• **Task statement**
Look below and pull out each line with the word "over".

[Collected data entries]
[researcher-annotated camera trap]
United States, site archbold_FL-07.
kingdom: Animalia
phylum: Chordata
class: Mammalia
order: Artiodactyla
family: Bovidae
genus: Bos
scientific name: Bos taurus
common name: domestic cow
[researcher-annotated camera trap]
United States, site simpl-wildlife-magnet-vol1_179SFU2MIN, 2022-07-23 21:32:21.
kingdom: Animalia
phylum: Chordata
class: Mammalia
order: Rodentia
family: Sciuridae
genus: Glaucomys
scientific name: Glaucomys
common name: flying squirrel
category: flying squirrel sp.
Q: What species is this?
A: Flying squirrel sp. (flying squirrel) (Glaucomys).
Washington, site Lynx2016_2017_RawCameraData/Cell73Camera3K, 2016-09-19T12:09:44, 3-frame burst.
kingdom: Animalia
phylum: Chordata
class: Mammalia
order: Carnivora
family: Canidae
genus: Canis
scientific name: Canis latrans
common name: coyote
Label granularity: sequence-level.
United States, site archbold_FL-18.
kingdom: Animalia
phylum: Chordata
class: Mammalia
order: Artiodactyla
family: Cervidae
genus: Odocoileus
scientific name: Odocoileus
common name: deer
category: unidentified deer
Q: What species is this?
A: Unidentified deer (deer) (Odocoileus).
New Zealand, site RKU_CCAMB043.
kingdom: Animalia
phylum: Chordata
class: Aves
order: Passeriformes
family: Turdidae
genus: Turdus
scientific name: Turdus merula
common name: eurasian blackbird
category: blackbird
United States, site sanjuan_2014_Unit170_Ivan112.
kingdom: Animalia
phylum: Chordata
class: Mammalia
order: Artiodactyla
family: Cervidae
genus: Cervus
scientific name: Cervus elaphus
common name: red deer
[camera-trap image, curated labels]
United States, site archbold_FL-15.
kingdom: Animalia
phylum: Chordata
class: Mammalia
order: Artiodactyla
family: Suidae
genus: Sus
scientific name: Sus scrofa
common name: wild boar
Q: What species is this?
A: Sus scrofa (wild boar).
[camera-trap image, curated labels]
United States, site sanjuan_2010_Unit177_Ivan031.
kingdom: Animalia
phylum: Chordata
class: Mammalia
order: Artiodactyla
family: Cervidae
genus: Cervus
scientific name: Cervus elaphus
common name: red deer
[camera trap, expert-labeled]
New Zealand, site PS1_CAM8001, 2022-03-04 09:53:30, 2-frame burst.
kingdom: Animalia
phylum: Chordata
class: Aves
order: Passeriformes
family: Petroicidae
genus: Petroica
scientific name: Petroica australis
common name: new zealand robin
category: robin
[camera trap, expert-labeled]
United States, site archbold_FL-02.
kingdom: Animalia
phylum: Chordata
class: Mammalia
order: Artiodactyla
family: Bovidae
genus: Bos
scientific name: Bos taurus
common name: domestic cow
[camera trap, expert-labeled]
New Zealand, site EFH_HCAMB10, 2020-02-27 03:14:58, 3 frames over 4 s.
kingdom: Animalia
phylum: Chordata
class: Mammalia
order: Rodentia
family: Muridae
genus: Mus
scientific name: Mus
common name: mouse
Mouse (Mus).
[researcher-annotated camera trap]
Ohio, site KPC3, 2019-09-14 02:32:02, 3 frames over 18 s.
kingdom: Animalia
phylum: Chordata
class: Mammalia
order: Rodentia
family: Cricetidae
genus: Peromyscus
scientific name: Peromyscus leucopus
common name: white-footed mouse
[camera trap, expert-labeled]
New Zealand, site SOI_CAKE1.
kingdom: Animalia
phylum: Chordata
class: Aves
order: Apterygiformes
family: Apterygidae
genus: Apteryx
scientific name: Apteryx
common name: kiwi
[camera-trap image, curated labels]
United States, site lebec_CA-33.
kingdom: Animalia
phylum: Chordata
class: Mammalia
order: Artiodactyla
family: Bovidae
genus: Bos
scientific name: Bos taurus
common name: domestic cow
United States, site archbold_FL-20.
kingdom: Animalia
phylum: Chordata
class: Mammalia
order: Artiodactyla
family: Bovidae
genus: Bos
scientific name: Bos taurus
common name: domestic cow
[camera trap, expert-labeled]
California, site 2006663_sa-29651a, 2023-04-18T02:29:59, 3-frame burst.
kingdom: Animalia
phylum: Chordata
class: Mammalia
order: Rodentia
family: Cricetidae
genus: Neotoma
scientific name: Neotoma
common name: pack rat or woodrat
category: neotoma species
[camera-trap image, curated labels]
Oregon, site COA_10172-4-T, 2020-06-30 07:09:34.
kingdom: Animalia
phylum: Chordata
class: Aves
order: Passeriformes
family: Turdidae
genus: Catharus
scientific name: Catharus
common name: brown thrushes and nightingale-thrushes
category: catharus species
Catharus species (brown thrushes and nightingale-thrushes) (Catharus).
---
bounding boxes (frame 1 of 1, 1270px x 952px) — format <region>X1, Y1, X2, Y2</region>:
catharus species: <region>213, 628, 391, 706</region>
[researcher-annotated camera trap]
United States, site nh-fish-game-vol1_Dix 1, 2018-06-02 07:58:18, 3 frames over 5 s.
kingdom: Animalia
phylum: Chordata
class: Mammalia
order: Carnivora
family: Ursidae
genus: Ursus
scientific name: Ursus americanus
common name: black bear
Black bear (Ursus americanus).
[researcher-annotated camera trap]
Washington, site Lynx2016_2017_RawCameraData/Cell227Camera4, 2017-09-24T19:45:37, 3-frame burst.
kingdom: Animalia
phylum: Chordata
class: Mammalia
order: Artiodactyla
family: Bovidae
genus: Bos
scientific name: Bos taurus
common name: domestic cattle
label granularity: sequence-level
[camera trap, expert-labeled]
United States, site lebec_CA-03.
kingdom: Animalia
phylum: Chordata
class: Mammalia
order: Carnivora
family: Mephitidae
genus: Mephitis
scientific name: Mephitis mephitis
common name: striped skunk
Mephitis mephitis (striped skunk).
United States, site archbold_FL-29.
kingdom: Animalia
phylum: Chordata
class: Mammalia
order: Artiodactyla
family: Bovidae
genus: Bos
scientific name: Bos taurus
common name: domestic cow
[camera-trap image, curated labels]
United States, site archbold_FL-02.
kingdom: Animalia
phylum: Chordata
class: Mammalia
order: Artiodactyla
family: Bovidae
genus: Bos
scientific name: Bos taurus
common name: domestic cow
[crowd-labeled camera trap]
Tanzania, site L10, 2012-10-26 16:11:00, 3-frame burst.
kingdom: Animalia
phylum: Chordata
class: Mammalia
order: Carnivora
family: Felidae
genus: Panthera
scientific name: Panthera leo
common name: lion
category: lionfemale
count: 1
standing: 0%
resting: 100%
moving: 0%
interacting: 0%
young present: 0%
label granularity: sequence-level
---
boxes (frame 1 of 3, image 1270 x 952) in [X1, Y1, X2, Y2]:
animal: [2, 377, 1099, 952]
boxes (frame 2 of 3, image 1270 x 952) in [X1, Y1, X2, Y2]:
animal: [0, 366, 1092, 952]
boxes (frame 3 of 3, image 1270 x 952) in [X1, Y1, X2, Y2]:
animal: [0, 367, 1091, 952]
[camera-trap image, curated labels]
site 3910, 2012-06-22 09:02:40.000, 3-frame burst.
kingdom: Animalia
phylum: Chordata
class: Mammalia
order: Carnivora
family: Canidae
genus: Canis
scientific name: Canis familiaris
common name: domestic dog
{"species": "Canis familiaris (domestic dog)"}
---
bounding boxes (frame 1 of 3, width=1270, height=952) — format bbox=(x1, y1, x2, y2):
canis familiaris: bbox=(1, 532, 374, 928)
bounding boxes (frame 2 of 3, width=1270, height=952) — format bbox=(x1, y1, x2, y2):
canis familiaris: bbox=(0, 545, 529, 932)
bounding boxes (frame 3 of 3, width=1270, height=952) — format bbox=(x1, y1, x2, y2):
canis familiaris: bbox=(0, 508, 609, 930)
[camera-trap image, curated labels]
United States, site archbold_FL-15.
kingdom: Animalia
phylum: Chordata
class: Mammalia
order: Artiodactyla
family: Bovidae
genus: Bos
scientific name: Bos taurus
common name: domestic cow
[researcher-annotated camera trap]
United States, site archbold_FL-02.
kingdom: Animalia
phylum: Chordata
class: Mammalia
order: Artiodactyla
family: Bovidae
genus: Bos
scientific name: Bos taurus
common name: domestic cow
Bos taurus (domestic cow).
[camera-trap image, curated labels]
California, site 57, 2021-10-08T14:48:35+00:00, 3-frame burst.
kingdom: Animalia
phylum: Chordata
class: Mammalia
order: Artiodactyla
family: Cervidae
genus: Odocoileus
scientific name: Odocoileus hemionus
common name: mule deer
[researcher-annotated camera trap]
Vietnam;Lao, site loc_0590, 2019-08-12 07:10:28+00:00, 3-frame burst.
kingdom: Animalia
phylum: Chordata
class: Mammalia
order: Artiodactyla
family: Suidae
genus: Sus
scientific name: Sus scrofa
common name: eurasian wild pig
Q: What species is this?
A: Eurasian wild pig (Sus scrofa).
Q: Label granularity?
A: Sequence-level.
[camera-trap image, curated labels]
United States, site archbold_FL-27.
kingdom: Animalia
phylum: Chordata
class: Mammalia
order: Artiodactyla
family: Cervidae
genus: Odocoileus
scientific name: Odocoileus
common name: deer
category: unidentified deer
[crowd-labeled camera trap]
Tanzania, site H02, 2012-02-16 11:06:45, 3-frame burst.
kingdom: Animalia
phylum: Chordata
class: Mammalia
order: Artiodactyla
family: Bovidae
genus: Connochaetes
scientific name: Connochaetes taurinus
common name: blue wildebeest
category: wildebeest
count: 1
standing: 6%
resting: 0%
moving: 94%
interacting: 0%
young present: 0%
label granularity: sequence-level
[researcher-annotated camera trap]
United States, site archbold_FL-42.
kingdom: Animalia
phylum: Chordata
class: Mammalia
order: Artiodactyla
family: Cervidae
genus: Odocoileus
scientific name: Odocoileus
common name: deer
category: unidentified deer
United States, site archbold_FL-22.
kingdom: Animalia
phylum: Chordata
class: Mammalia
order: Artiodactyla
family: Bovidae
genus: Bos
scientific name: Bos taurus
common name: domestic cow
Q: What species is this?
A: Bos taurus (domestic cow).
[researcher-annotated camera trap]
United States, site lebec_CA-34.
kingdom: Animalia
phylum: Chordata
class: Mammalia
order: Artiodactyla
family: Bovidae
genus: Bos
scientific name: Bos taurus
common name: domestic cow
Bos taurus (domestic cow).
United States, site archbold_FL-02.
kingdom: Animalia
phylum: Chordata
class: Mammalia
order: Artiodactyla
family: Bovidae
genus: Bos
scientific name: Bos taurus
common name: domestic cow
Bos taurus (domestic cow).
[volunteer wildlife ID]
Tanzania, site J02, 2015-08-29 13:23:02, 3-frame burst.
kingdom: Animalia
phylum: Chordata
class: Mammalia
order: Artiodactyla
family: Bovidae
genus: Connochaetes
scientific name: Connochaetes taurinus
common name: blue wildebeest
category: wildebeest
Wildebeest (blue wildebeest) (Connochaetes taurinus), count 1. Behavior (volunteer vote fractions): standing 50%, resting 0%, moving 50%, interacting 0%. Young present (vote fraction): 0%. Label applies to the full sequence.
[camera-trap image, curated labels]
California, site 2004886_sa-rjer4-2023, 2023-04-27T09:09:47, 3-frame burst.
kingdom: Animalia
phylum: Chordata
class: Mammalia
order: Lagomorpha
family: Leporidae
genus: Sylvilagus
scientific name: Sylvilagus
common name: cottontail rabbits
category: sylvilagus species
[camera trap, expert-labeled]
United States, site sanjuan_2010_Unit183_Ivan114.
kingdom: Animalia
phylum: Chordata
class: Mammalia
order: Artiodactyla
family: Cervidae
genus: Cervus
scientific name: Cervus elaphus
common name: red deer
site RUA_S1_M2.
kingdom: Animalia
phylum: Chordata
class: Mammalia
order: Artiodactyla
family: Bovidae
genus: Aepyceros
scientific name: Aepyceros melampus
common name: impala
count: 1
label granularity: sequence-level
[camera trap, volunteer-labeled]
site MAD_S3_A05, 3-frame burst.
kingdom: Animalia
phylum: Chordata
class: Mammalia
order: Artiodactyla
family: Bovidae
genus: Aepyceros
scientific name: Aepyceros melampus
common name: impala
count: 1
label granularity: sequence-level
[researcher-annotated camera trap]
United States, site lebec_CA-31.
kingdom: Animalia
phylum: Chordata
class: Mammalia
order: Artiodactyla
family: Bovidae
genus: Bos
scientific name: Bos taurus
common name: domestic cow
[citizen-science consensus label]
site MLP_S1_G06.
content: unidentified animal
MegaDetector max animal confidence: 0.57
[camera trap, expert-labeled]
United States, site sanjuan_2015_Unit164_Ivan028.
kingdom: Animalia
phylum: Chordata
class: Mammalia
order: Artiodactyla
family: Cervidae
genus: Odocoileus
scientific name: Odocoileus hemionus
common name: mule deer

• **Task solution**
New Zealand, site EFH_HCAMB10, 2020-02-27 03:14:58, 3 frames over 4 s.
Ohio, site KPC3, 2019-09-14 02:32:02, 3 frames over 18 s.
United States, site nh-fish-game-vol1_Dix 1, 2018-06-02 07:58:18, 3 frames over 5 s.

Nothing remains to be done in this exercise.